- _REQUIREMENT_
Each entry should be set down again verbatim, with the images omitted.

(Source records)

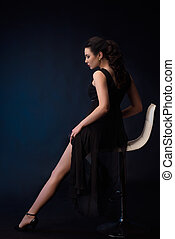 portrait of sensual woman on black dress sitting in a chair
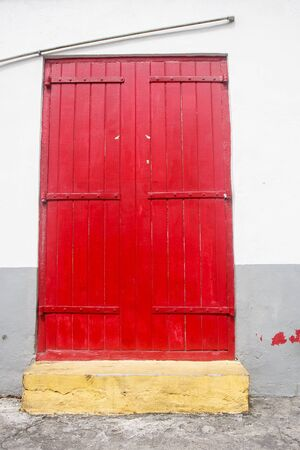 white trim: An old red door over yellow curb in a white and gray wall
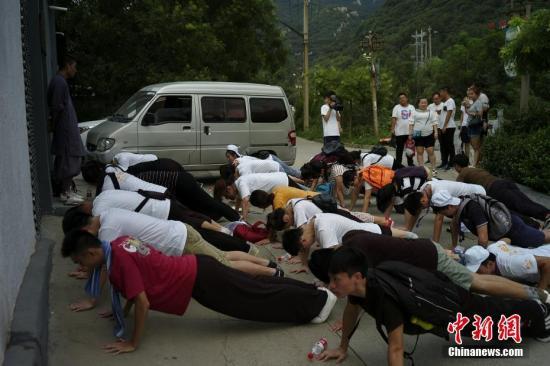 """7月24日,参加""""情系青春两岸青年中原行""""的30名青年来到河南少林寺,进行为期三日的武术训练。因学员走神,众人受罚做俯卧撑。中新社记者 杨程晨 摄"""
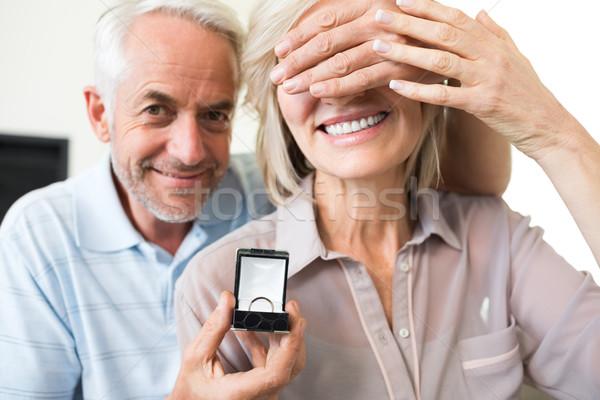 Smiling man surprising woman with a wedding ring Stock photo © wavebreak_media
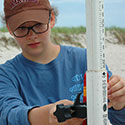 Student taking measurements at Drexel's Environmental Science Leadeship Academy Summer 2016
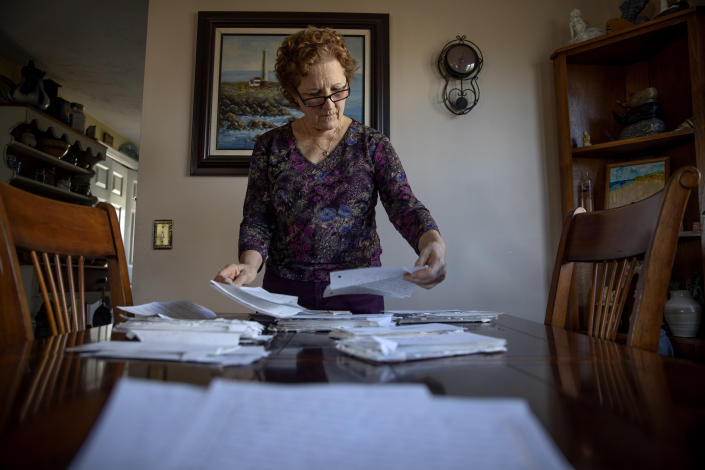"""Janet Uhlar goes through letters she received through her correspondence with imprisoned Boston organized crime boss James """"Whitey"""" Bulger, Friday, Jan. 31, 2020, in Eastham, Mass. During her correspondence and visits with Bulger, Uhlar said, she grew fond of the gangster, though he often warned her that he was a criminal and """"master manipulator."""" When asked if Bulger might have manipulated her, she said, """"I've asked myself that many times. I'll finish reading a letter and say, 'Could he have?' """"(AP Photo/David Goldman)"""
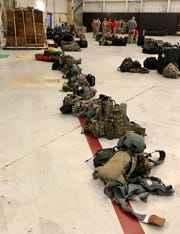 Gear owned by Patrick Air Force Base personnel lines the floor of a C-17 hangar at Joint Base Charleston.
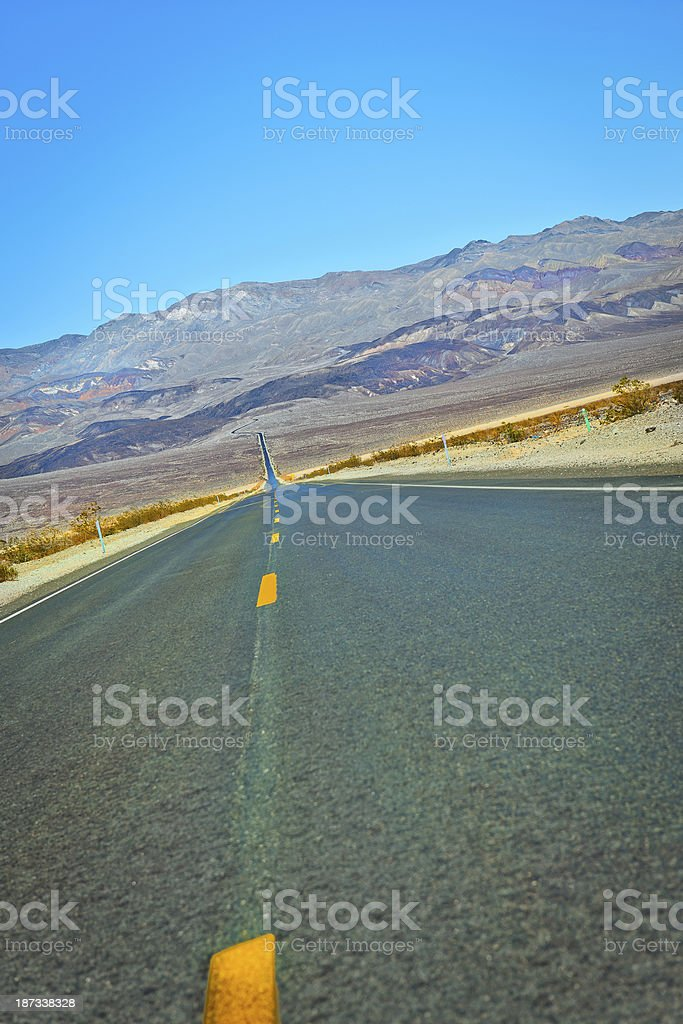Yellow Lines on Daylight Pass Road Death Valley USA royalty-free stock photo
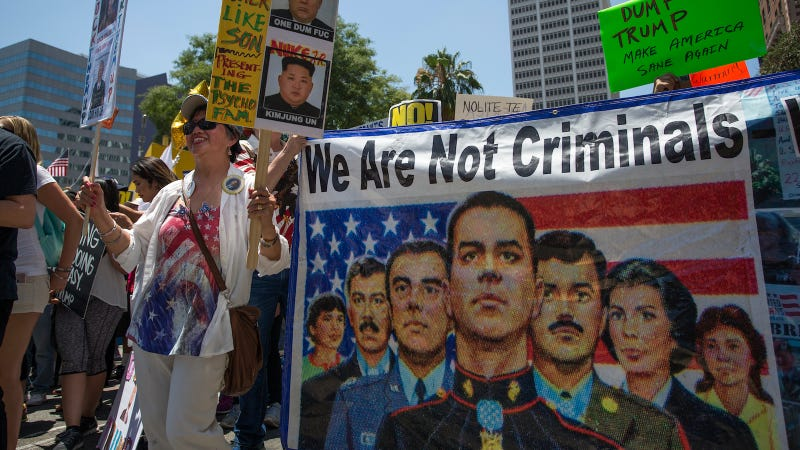 A banner references immigrants who serve in the U.S. military but face possible deportation during the Impeachment March on July 2, 2017 in Los Angeles, California. Image via Getty.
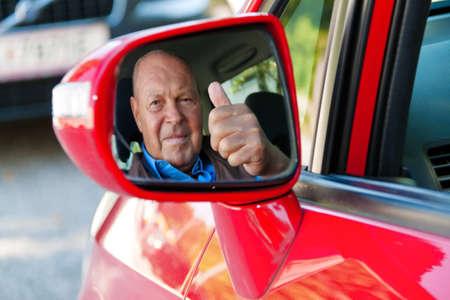 elderly man in a seat belt in a car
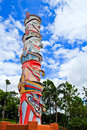 Ghost mask totem pole and blue sky background Royalty Free Stock Photography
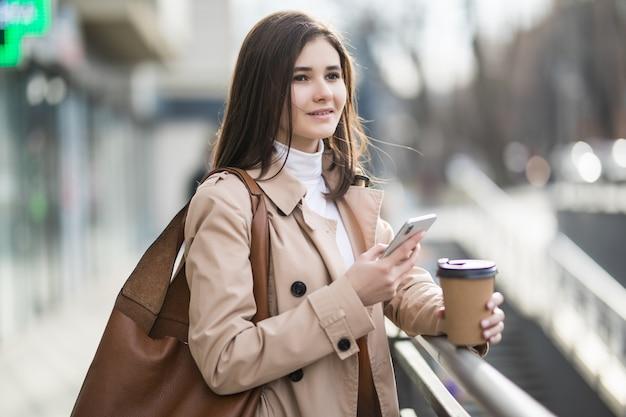 市内の電話でコーヒーカップを持つ若い女性を笑顔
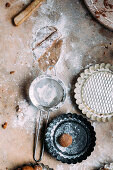 Unbaked gingerbread biscuits with baking ingredients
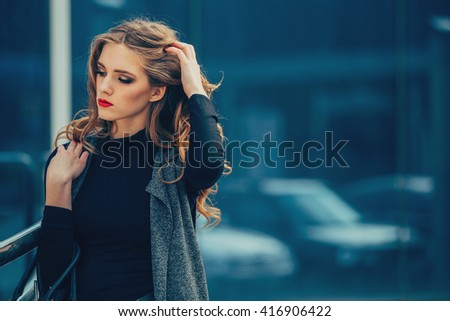 Beautiful girl at the business center in the open air. There are a lot of cases. - stock photo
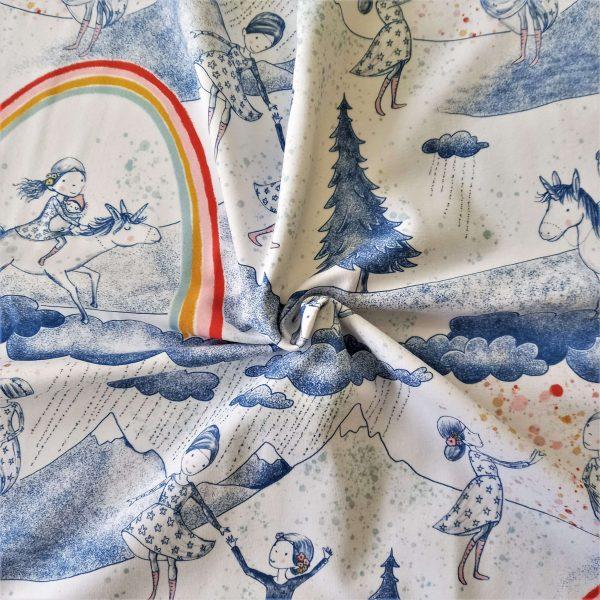Estampado de arcoíris y unicornios. Dibujos de mujer y niña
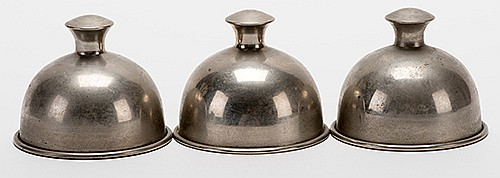 Raymond, Maurice (Morris Raymond Saunders). Indian Cups. Circa 1910. Set of three spun metal cups of ñIndianî design with knobs at their tops for the traditional Cups and Balls trick. Nickel-plated copper. Mouths 2 _î across. From the collection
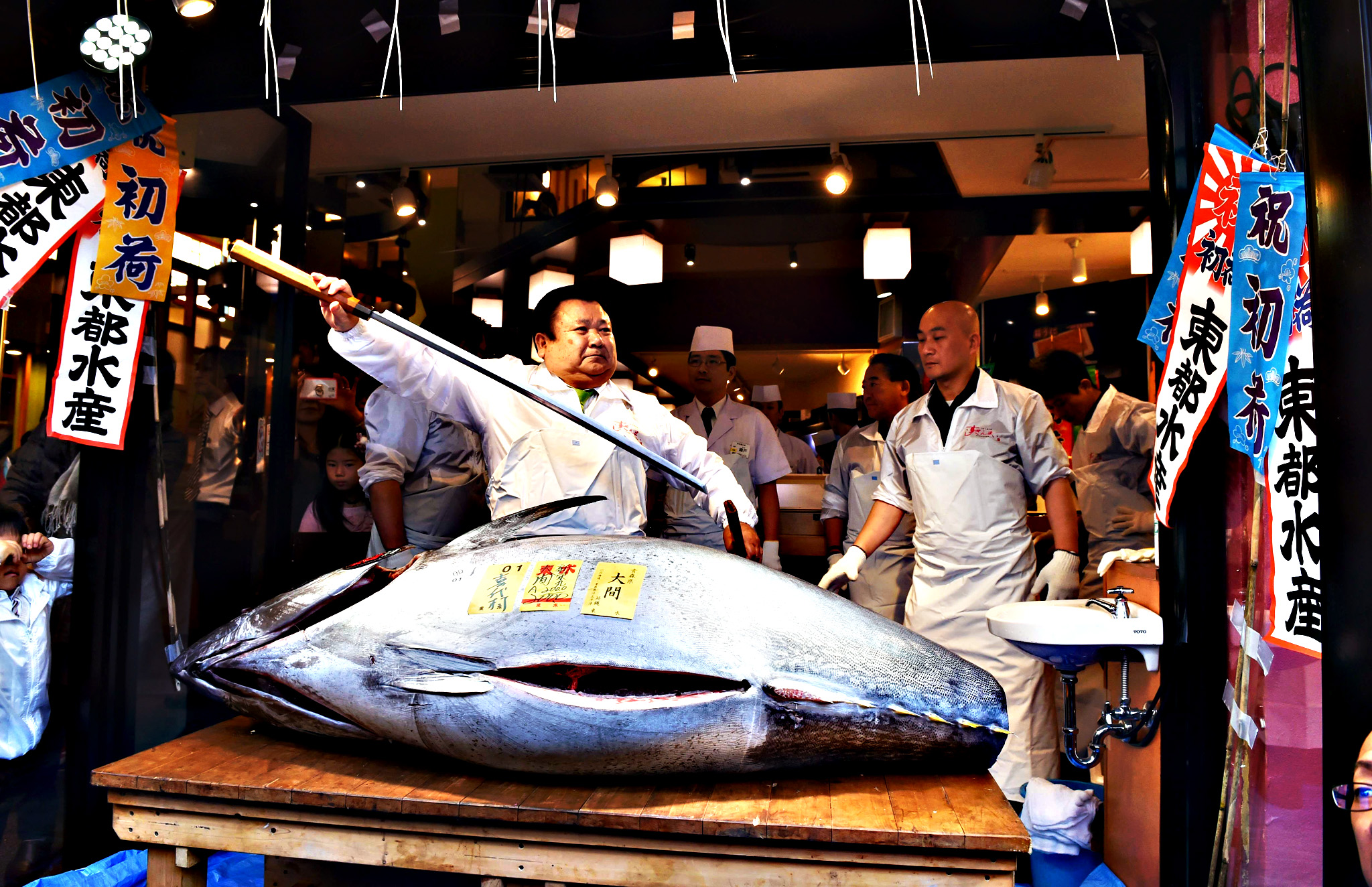 President of sushi restaurant chain Sushi-Zanmai, Kiyoshi Kimura (C) holds a long fish knife as he poses with a 200-kilogram bluefin tuna at his main restaurant near Tokyo's Tsukiji fish market on January 5, 2016. The bluefin tuna was traded at 117,000 USD (14 million yen) at the wholesale market on the first trading day of the new year. Tsukiji market will close its doors after 80 years followed by a new market opening in Toyosu this autumn.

- _ANSWER SECTION_
 portrait of sensual woman on black dress sitting in a chair
 white trim: An old red door over yellow curb in a white and gray wall
 """7月24日,参加""""情系青春两岸青年中原行""""的30名青年来到河南少林寺,进行为期三日的武术训练。因学员走神,众人受罚做俯卧撑。中新社记者 杨程晨 摄"""
 Smiling man surprising woman with a wedding ring Stock photo © wavebreak_media
 Student taking measurements at Drexel's Environmental Science Leadeship Academy Summer 2016
"""Janet Uhlar goes through letters she received through her correspondence with imprisoned Boston organized crime boss James """"Whitey"""" Bulger, Friday, Jan. 31, 2020, in Eastham, Mass. During her correspondence and visits with Bulger, Uhlar said, she grew fond of the gangster, though he often warned her that he was a criminal and """"master manipulator."""" When asked if Bulger might have manipulated her, she said, """"I've asked myself that many times. I'll finish reading a letter and say, 'Could he have?' """"(AP Photo/David Goldman)"""
 Gear owned by Patrick Air Force Base personnel lines the floor of a C-17 hangar at Joint Base Charleston.
Yellow Lines on Daylight Pass Road Death Valley USA royalty-free stock photo
 A banner references immigrants who serve in the U.S. military but face possible deportation during the Impeachment March on July 2, 2017 in Los Angeles, California. Image via Getty.
 elderly man in a seat belt in a car
 Ghost mask totem pole and blue sky background Royalty Free Stock Photography
 市内の電話でコーヒーカップを持つ若い女性を笑顔
 Unbaked gingerbread biscuits with baking ingredients
 Beautiful girl at the business center in the open air. There are a lot of cases. - stock photo
Estampado de arcoíris y unicornios. Dibujos de mujer y niña
 Raymond, Maurice (Morris Raymond Saunders). Indian Cups. Circa 1910. Set of three spun metal cups of ñIndianî design with knobs at their tops for the traditional Cups and Balls trick. Nickel-plated copper. Mouths 2 _î across. From the collection
 President of sushi restaurant chain Sushi-Zanmai, Kiyoshi Kimura (C) holds a long fish knife as he poses with a 200-kilogram bluefin tuna at his main restaurant near Tokyo's Tsukiji fish market on January 5, 2016. The bluefin tuna was traded at 117,000 USD (14 million yen) at the wholesale market on the first trading day of the new year. Tsukiji market will close its doors after 80 years followed by a new market opening in Toyosu this autumn.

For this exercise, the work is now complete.